Trotz der jüngsten Fortschritte bei den Therapieoptionen ist die Gesamtprognose für die meisten AML-PatientInnen schlecht. Daher besteht ein dringender Bedarf an einem besseren Verständnis der molekularen Mechanismen der Leukämie-Entstehung und -Erhaltung, um neuartige Therapien zu entwickeln. 10 bis 15 % aller an AML erkrankten PatientInnen weisen Mutationen im CEBPA-Gen auf, das den Transkriptionsfaktor CCAAT/Enhancer-Bindungsprotein Alpha (C/EBP alpha) kodiert. Frameshifts im CEBPA-N-Terminus, die zur ausschließlichen Expression einer verkürzten p30-Isoform führen, stellen den häufigsten Typ von CEBPA-Mutationen bei AML dar. C/EBP alpha p30 interagiert mit der epigenetischen Maschinerie, aber es konnte bisher nicht eindeutig nachvollzogen werden, wie p30-induzierte Veränderungen Leukämie verursachen.

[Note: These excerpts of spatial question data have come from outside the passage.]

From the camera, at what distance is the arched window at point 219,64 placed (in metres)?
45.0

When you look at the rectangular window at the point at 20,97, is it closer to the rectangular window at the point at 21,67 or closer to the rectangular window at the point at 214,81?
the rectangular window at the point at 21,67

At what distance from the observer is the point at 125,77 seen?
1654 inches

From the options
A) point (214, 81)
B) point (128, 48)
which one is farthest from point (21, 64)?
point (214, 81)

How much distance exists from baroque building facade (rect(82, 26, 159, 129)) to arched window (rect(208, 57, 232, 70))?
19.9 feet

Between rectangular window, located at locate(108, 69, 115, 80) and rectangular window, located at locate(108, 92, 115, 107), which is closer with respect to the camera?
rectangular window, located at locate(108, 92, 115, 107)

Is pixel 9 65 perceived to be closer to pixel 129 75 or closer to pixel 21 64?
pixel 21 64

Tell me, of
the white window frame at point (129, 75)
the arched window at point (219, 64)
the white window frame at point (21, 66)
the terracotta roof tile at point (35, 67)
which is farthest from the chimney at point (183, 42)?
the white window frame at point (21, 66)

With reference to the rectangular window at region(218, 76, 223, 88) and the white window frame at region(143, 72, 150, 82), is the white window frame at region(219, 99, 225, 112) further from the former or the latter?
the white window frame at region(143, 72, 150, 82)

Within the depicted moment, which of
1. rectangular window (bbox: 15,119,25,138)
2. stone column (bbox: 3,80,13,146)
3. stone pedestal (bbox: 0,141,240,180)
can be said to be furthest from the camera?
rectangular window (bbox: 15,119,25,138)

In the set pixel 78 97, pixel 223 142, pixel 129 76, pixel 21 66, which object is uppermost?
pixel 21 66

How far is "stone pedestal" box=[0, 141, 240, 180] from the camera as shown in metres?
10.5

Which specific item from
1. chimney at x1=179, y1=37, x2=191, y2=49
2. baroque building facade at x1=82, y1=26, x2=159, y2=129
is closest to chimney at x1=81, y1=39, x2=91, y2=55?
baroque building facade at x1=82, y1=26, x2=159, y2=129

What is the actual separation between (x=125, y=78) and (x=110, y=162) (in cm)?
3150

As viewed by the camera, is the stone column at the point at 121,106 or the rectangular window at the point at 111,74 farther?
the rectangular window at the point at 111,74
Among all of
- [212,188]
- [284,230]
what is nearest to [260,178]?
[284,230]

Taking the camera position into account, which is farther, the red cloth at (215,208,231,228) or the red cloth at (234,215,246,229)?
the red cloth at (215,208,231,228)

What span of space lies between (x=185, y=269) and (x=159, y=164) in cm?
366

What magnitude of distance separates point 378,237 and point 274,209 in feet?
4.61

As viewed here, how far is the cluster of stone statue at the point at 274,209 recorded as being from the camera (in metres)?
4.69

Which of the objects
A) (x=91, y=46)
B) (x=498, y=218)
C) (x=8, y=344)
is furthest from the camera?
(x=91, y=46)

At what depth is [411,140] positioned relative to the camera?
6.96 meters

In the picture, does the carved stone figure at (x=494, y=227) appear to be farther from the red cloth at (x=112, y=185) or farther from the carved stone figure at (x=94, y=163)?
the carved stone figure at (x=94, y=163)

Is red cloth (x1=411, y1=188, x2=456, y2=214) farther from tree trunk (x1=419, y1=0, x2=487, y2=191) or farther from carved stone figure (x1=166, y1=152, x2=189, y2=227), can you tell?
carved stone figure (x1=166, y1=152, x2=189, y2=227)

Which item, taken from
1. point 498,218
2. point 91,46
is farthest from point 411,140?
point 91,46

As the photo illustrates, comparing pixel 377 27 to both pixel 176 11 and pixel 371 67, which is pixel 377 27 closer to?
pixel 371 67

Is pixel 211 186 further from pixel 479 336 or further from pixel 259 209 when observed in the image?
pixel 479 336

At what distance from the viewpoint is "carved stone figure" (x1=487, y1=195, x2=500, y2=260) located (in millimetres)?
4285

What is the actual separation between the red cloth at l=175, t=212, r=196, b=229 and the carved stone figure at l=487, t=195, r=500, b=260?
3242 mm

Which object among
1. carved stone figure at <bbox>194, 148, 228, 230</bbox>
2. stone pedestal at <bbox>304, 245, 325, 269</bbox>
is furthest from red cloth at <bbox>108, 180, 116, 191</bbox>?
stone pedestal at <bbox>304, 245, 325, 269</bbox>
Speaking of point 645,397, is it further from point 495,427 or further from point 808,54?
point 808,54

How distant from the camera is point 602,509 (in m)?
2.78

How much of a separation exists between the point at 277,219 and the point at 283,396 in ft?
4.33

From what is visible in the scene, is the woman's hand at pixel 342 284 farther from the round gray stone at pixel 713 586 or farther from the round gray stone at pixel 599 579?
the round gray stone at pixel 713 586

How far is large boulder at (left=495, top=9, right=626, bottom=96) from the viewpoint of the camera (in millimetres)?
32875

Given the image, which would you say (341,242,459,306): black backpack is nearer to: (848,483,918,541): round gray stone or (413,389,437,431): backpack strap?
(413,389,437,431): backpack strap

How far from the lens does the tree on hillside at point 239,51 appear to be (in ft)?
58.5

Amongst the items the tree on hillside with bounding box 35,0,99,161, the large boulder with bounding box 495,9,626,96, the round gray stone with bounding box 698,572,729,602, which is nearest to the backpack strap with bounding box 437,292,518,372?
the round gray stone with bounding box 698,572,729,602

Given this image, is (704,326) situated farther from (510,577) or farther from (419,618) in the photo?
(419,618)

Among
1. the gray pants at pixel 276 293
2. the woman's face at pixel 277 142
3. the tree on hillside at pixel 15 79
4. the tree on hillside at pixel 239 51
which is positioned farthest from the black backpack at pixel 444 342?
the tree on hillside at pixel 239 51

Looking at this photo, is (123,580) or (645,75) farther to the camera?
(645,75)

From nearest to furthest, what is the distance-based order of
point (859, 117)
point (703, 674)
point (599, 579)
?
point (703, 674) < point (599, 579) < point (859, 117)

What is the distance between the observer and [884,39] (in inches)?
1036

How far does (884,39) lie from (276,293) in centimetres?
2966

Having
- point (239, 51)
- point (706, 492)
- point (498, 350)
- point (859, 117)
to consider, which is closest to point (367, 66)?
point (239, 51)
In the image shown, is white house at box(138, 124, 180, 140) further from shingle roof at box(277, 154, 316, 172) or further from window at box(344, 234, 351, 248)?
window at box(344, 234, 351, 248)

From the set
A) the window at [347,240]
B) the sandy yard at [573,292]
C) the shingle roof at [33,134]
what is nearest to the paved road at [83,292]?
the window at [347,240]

MSI2 überlebenswichtig für AML-Krebszellen
Die WissenschafterInnen der Veterinärmedizinischen Universität Wien stellten nun die Hypothese auf, dass kritische Effektorgene in CEBPA-mutierter AML von einer p30-vermittelten Dysregulation des Epigenoms abhängen. Um ihre Hypothese zu prüfen, kartierten sie p30-assoziierte regulatorische Elemente in einem myeloischen Vorläuferzellmodell für p30-getriebene AML. Begleitende p30-abhängige Veränderungen der Genexpression wurden mittels RNA-Sequenzierung gemessen.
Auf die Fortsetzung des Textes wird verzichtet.